#### SELECTED PASSAGE
━━━━

If you don’t (or do) particularly like a character, that’s nice and all, but few characters are written to be purely likeable or unlovable. Other players may see them differently, and for equally valid reasons. Above all, Fallen London is a delightful narrative, a piece of literary artistry performed by some very talented writers whose skill I much admire, creative liberties I will fiercely defend, and most importantly have demonstrated a laudable devotion to never subjecting us to a Mary Sue. Fallen London is a perennial delight thanks to their fine efforts. edited by Pnakotic on 8/31/2017
All the morally good characters in FL usually get put on a boat quickly (like, for example, the Last Constable). The ones that remain are some degree of grey. There are far more atrocious people and things in FL than our Manager, like the Masters.
I feel it a bit short sighted to judge people solely by the consequences of their actions. People have different opportunities, and if we look at their output it’s going to be skewed. Someone with a minor personality flaw can cause major damage in the right circumstances, and someone with a major personality flaw may never have the opportunity to anything particularly problematic. The Manager strikes me as one in the former category. He’s irresponsible and selfish and doesn’t take no for an answer, but he’s not sadistic or malicious.

━━━━

#### SUPPLIED MATERIAL
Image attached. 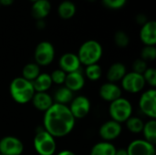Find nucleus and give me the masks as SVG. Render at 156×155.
<instances>
[{"label": "nucleus", "instance_id": "obj_12", "mask_svg": "<svg viewBox=\"0 0 156 155\" xmlns=\"http://www.w3.org/2000/svg\"><path fill=\"white\" fill-rule=\"evenodd\" d=\"M122 128L121 123L110 120L106 122H104L99 131V134L101 138L105 142H112L115 139H117L121 133H122Z\"/></svg>", "mask_w": 156, "mask_h": 155}, {"label": "nucleus", "instance_id": "obj_36", "mask_svg": "<svg viewBox=\"0 0 156 155\" xmlns=\"http://www.w3.org/2000/svg\"><path fill=\"white\" fill-rule=\"evenodd\" d=\"M57 155H76L73 152L69 151V150H63L61 152H59Z\"/></svg>", "mask_w": 156, "mask_h": 155}, {"label": "nucleus", "instance_id": "obj_6", "mask_svg": "<svg viewBox=\"0 0 156 155\" xmlns=\"http://www.w3.org/2000/svg\"><path fill=\"white\" fill-rule=\"evenodd\" d=\"M55 57V48L54 46L48 41H42L37 44L35 49L34 58L35 63L40 66L49 65Z\"/></svg>", "mask_w": 156, "mask_h": 155}, {"label": "nucleus", "instance_id": "obj_17", "mask_svg": "<svg viewBox=\"0 0 156 155\" xmlns=\"http://www.w3.org/2000/svg\"><path fill=\"white\" fill-rule=\"evenodd\" d=\"M31 101L37 111L44 112L54 104L52 96H50L48 92H35Z\"/></svg>", "mask_w": 156, "mask_h": 155}, {"label": "nucleus", "instance_id": "obj_16", "mask_svg": "<svg viewBox=\"0 0 156 155\" xmlns=\"http://www.w3.org/2000/svg\"><path fill=\"white\" fill-rule=\"evenodd\" d=\"M85 85V77L80 70L68 73L64 82V86L70 90L73 93L80 91Z\"/></svg>", "mask_w": 156, "mask_h": 155}, {"label": "nucleus", "instance_id": "obj_8", "mask_svg": "<svg viewBox=\"0 0 156 155\" xmlns=\"http://www.w3.org/2000/svg\"><path fill=\"white\" fill-rule=\"evenodd\" d=\"M121 82L122 88L130 93H138L142 91L145 86V81L143 75L133 71L126 73Z\"/></svg>", "mask_w": 156, "mask_h": 155}, {"label": "nucleus", "instance_id": "obj_34", "mask_svg": "<svg viewBox=\"0 0 156 155\" xmlns=\"http://www.w3.org/2000/svg\"><path fill=\"white\" fill-rule=\"evenodd\" d=\"M136 21H137V23L138 24H140V25H144L146 22H147V18H146V16L144 15V14H140V15H138L137 16V17H136Z\"/></svg>", "mask_w": 156, "mask_h": 155}, {"label": "nucleus", "instance_id": "obj_4", "mask_svg": "<svg viewBox=\"0 0 156 155\" xmlns=\"http://www.w3.org/2000/svg\"><path fill=\"white\" fill-rule=\"evenodd\" d=\"M109 114L112 121L119 123L125 122L133 116V105L127 99L121 97L110 103Z\"/></svg>", "mask_w": 156, "mask_h": 155}, {"label": "nucleus", "instance_id": "obj_1", "mask_svg": "<svg viewBox=\"0 0 156 155\" xmlns=\"http://www.w3.org/2000/svg\"><path fill=\"white\" fill-rule=\"evenodd\" d=\"M73 117L68 105L54 103L44 113V130L54 138H61L69 134L75 126Z\"/></svg>", "mask_w": 156, "mask_h": 155}, {"label": "nucleus", "instance_id": "obj_23", "mask_svg": "<svg viewBox=\"0 0 156 155\" xmlns=\"http://www.w3.org/2000/svg\"><path fill=\"white\" fill-rule=\"evenodd\" d=\"M76 13V5L73 2L65 0L58 7V14L63 19H70Z\"/></svg>", "mask_w": 156, "mask_h": 155}, {"label": "nucleus", "instance_id": "obj_14", "mask_svg": "<svg viewBox=\"0 0 156 155\" xmlns=\"http://www.w3.org/2000/svg\"><path fill=\"white\" fill-rule=\"evenodd\" d=\"M99 93L103 100L111 103L122 97V89L116 83L108 81L101 86Z\"/></svg>", "mask_w": 156, "mask_h": 155}, {"label": "nucleus", "instance_id": "obj_26", "mask_svg": "<svg viewBox=\"0 0 156 155\" xmlns=\"http://www.w3.org/2000/svg\"><path fill=\"white\" fill-rule=\"evenodd\" d=\"M125 123H126L127 129L132 133H140V132H142L144 125V122L141 118L134 117V116L130 117L125 122Z\"/></svg>", "mask_w": 156, "mask_h": 155}, {"label": "nucleus", "instance_id": "obj_5", "mask_svg": "<svg viewBox=\"0 0 156 155\" xmlns=\"http://www.w3.org/2000/svg\"><path fill=\"white\" fill-rule=\"evenodd\" d=\"M56 138L45 130L37 132L34 137L33 145L35 151L39 155H54L57 149Z\"/></svg>", "mask_w": 156, "mask_h": 155}, {"label": "nucleus", "instance_id": "obj_25", "mask_svg": "<svg viewBox=\"0 0 156 155\" xmlns=\"http://www.w3.org/2000/svg\"><path fill=\"white\" fill-rule=\"evenodd\" d=\"M40 74V67L37 63H28L22 69V78L28 81H33Z\"/></svg>", "mask_w": 156, "mask_h": 155}, {"label": "nucleus", "instance_id": "obj_7", "mask_svg": "<svg viewBox=\"0 0 156 155\" xmlns=\"http://www.w3.org/2000/svg\"><path fill=\"white\" fill-rule=\"evenodd\" d=\"M139 108L145 116L155 120L156 90L154 89H150L142 94L139 100Z\"/></svg>", "mask_w": 156, "mask_h": 155}, {"label": "nucleus", "instance_id": "obj_10", "mask_svg": "<svg viewBox=\"0 0 156 155\" xmlns=\"http://www.w3.org/2000/svg\"><path fill=\"white\" fill-rule=\"evenodd\" d=\"M69 108L76 120L83 119L90 111V101L86 96H77L73 98Z\"/></svg>", "mask_w": 156, "mask_h": 155}, {"label": "nucleus", "instance_id": "obj_39", "mask_svg": "<svg viewBox=\"0 0 156 155\" xmlns=\"http://www.w3.org/2000/svg\"><path fill=\"white\" fill-rule=\"evenodd\" d=\"M30 1H32L33 3H35V2H37V1H38V0H30Z\"/></svg>", "mask_w": 156, "mask_h": 155}, {"label": "nucleus", "instance_id": "obj_27", "mask_svg": "<svg viewBox=\"0 0 156 155\" xmlns=\"http://www.w3.org/2000/svg\"><path fill=\"white\" fill-rule=\"evenodd\" d=\"M102 75V69L99 64H93L87 66L85 69V76L92 81H96L101 79Z\"/></svg>", "mask_w": 156, "mask_h": 155}, {"label": "nucleus", "instance_id": "obj_33", "mask_svg": "<svg viewBox=\"0 0 156 155\" xmlns=\"http://www.w3.org/2000/svg\"><path fill=\"white\" fill-rule=\"evenodd\" d=\"M127 0H102L103 5L111 9H119L125 5Z\"/></svg>", "mask_w": 156, "mask_h": 155}, {"label": "nucleus", "instance_id": "obj_29", "mask_svg": "<svg viewBox=\"0 0 156 155\" xmlns=\"http://www.w3.org/2000/svg\"><path fill=\"white\" fill-rule=\"evenodd\" d=\"M141 58L144 61H154L156 58L155 46H145L141 52Z\"/></svg>", "mask_w": 156, "mask_h": 155}, {"label": "nucleus", "instance_id": "obj_32", "mask_svg": "<svg viewBox=\"0 0 156 155\" xmlns=\"http://www.w3.org/2000/svg\"><path fill=\"white\" fill-rule=\"evenodd\" d=\"M147 69H148L147 62L144 61L142 58H137L133 63V71L135 72V73H138V74H142L143 75Z\"/></svg>", "mask_w": 156, "mask_h": 155}, {"label": "nucleus", "instance_id": "obj_37", "mask_svg": "<svg viewBox=\"0 0 156 155\" xmlns=\"http://www.w3.org/2000/svg\"><path fill=\"white\" fill-rule=\"evenodd\" d=\"M115 155H128V153H127L126 149H120V150L116 151Z\"/></svg>", "mask_w": 156, "mask_h": 155}, {"label": "nucleus", "instance_id": "obj_24", "mask_svg": "<svg viewBox=\"0 0 156 155\" xmlns=\"http://www.w3.org/2000/svg\"><path fill=\"white\" fill-rule=\"evenodd\" d=\"M142 132L144 133V140L155 144L156 143V121L154 119L149 120L144 123Z\"/></svg>", "mask_w": 156, "mask_h": 155}, {"label": "nucleus", "instance_id": "obj_9", "mask_svg": "<svg viewBox=\"0 0 156 155\" xmlns=\"http://www.w3.org/2000/svg\"><path fill=\"white\" fill-rule=\"evenodd\" d=\"M24 143L15 136H5L0 140V153L4 155H21Z\"/></svg>", "mask_w": 156, "mask_h": 155}, {"label": "nucleus", "instance_id": "obj_35", "mask_svg": "<svg viewBox=\"0 0 156 155\" xmlns=\"http://www.w3.org/2000/svg\"><path fill=\"white\" fill-rule=\"evenodd\" d=\"M14 0H0V5L4 6H9L13 4Z\"/></svg>", "mask_w": 156, "mask_h": 155}, {"label": "nucleus", "instance_id": "obj_15", "mask_svg": "<svg viewBox=\"0 0 156 155\" xmlns=\"http://www.w3.org/2000/svg\"><path fill=\"white\" fill-rule=\"evenodd\" d=\"M140 38L145 46H155L156 44V22L147 21L142 26L140 31Z\"/></svg>", "mask_w": 156, "mask_h": 155}, {"label": "nucleus", "instance_id": "obj_22", "mask_svg": "<svg viewBox=\"0 0 156 155\" xmlns=\"http://www.w3.org/2000/svg\"><path fill=\"white\" fill-rule=\"evenodd\" d=\"M53 100L54 103H58V104H63V105H68L73 100V92L69 90L65 86L59 87L54 93Z\"/></svg>", "mask_w": 156, "mask_h": 155}, {"label": "nucleus", "instance_id": "obj_40", "mask_svg": "<svg viewBox=\"0 0 156 155\" xmlns=\"http://www.w3.org/2000/svg\"><path fill=\"white\" fill-rule=\"evenodd\" d=\"M88 1H94V0H88Z\"/></svg>", "mask_w": 156, "mask_h": 155}, {"label": "nucleus", "instance_id": "obj_20", "mask_svg": "<svg viewBox=\"0 0 156 155\" xmlns=\"http://www.w3.org/2000/svg\"><path fill=\"white\" fill-rule=\"evenodd\" d=\"M32 84L36 92H47L51 88L53 83L49 74L40 73L32 81Z\"/></svg>", "mask_w": 156, "mask_h": 155}, {"label": "nucleus", "instance_id": "obj_28", "mask_svg": "<svg viewBox=\"0 0 156 155\" xmlns=\"http://www.w3.org/2000/svg\"><path fill=\"white\" fill-rule=\"evenodd\" d=\"M114 42L119 48H126L130 43V38L124 31L119 30L114 35Z\"/></svg>", "mask_w": 156, "mask_h": 155}, {"label": "nucleus", "instance_id": "obj_11", "mask_svg": "<svg viewBox=\"0 0 156 155\" xmlns=\"http://www.w3.org/2000/svg\"><path fill=\"white\" fill-rule=\"evenodd\" d=\"M128 155H156L154 144L144 140L133 141L126 149Z\"/></svg>", "mask_w": 156, "mask_h": 155}, {"label": "nucleus", "instance_id": "obj_19", "mask_svg": "<svg viewBox=\"0 0 156 155\" xmlns=\"http://www.w3.org/2000/svg\"><path fill=\"white\" fill-rule=\"evenodd\" d=\"M126 67L121 62H116L111 65L107 71V79L109 82L116 83L122 79L126 74Z\"/></svg>", "mask_w": 156, "mask_h": 155}, {"label": "nucleus", "instance_id": "obj_31", "mask_svg": "<svg viewBox=\"0 0 156 155\" xmlns=\"http://www.w3.org/2000/svg\"><path fill=\"white\" fill-rule=\"evenodd\" d=\"M49 75H50L52 83L57 84V85H64L67 73H65L63 70H61L60 69H58L53 70L52 73Z\"/></svg>", "mask_w": 156, "mask_h": 155}, {"label": "nucleus", "instance_id": "obj_13", "mask_svg": "<svg viewBox=\"0 0 156 155\" xmlns=\"http://www.w3.org/2000/svg\"><path fill=\"white\" fill-rule=\"evenodd\" d=\"M58 65H59V69L67 74L80 70L81 66L77 54L71 52L63 54L59 58Z\"/></svg>", "mask_w": 156, "mask_h": 155}, {"label": "nucleus", "instance_id": "obj_21", "mask_svg": "<svg viewBox=\"0 0 156 155\" xmlns=\"http://www.w3.org/2000/svg\"><path fill=\"white\" fill-rule=\"evenodd\" d=\"M117 149L111 142H100L93 145L90 150V155H115Z\"/></svg>", "mask_w": 156, "mask_h": 155}, {"label": "nucleus", "instance_id": "obj_30", "mask_svg": "<svg viewBox=\"0 0 156 155\" xmlns=\"http://www.w3.org/2000/svg\"><path fill=\"white\" fill-rule=\"evenodd\" d=\"M145 84H149L152 89L156 87V69L154 68H148L143 74Z\"/></svg>", "mask_w": 156, "mask_h": 155}, {"label": "nucleus", "instance_id": "obj_38", "mask_svg": "<svg viewBox=\"0 0 156 155\" xmlns=\"http://www.w3.org/2000/svg\"><path fill=\"white\" fill-rule=\"evenodd\" d=\"M37 26L38 28H43L45 26V22L41 19V20H37Z\"/></svg>", "mask_w": 156, "mask_h": 155}, {"label": "nucleus", "instance_id": "obj_41", "mask_svg": "<svg viewBox=\"0 0 156 155\" xmlns=\"http://www.w3.org/2000/svg\"><path fill=\"white\" fill-rule=\"evenodd\" d=\"M0 155H4V154H2V153H0Z\"/></svg>", "mask_w": 156, "mask_h": 155}, {"label": "nucleus", "instance_id": "obj_18", "mask_svg": "<svg viewBox=\"0 0 156 155\" xmlns=\"http://www.w3.org/2000/svg\"><path fill=\"white\" fill-rule=\"evenodd\" d=\"M51 5L48 0H38L33 3L31 8V14L37 20H43L50 12Z\"/></svg>", "mask_w": 156, "mask_h": 155}, {"label": "nucleus", "instance_id": "obj_2", "mask_svg": "<svg viewBox=\"0 0 156 155\" xmlns=\"http://www.w3.org/2000/svg\"><path fill=\"white\" fill-rule=\"evenodd\" d=\"M9 92L12 99L18 104H26L31 101L35 90L31 81L22 77L15 78L9 86Z\"/></svg>", "mask_w": 156, "mask_h": 155}, {"label": "nucleus", "instance_id": "obj_3", "mask_svg": "<svg viewBox=\"0 0 156 155\" xmlns=\"http://www.w3.org/2000/svg\"><path fill=\"white\" fill-rule=\"evenodd\" d=\"M77 56L85 67L98 64L102 57V47L96 40H87L80 47Z\"/></svg>", "mask_w": 156, "mask_h": 155}]
</instances>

━━━━

#### DO THIS
Write the next part of the Fallen London forum discussion about the Manager, picking up after its last sentence.

#### EXERCISE RESULT
And like others have said, our liking of a character out-of-universe doesn’t really have any relation to how we’d like the person if they really existed. There are plenty of incredibly popular villains who do despicable things in all sorts of media and that’s fine. There are plenty of heart-of-gold people in media that are despised and that’s fine too. Personally I find the Manager adorable. edited by Kaijyuu on 8/31/2017
Now that I’ve cooled off a bit, I’m going to clarify (I seem to be doing a lot of that in this thread) that I don’t actually hate the Manager for being a bad person but for being a bad CHARACTER. I’m aware the game is full of morally ambiguous, gray, and outright evil characters and I love the vast majority of them for it. But again, they’re not given a pass by the writing for their flaws of character, while the manager is treated purely as a figure of pity. And most of them have a personality beyond who they are/were sleeping with. The Manager does not.
As I said earlier, because of these issues, as well as the overly gushy (my friend and I are now referring to the boyfriend as “Mr. Impossibly Beautiful” due to how much the narration beats us over the head with it) and out of character (for the game) PG13 smut scene we were treated/subjected to the other day, I strongly suspect someone on the writing team might be a little TOO close to this character/pairing and could benefit from a bit more objectivity…or at least an attempt to give Mr. Impossibly Beautiful and the Manager personalities beyond “hot” and “obsessed with said hotness” :P
Now that’s a good question. London seems a lot more complex than the four cities past (if my current understanding of the Fourth City via the Silver Tree is close enough). That said… if the Sixth City really is Paris, it’ll probably be much more recognizable than… whatever the Fourth City was named. I have to imagine that if London was put into dreams it’d feature the same bustling crowds, lit windows, and half-submerged Big Ben… There’s a lot more distinct things about it. (Although maybe that’s just due to the fact that that’s where we are now.) Perhaps the roads will have been twisted into even more of a labyrinth?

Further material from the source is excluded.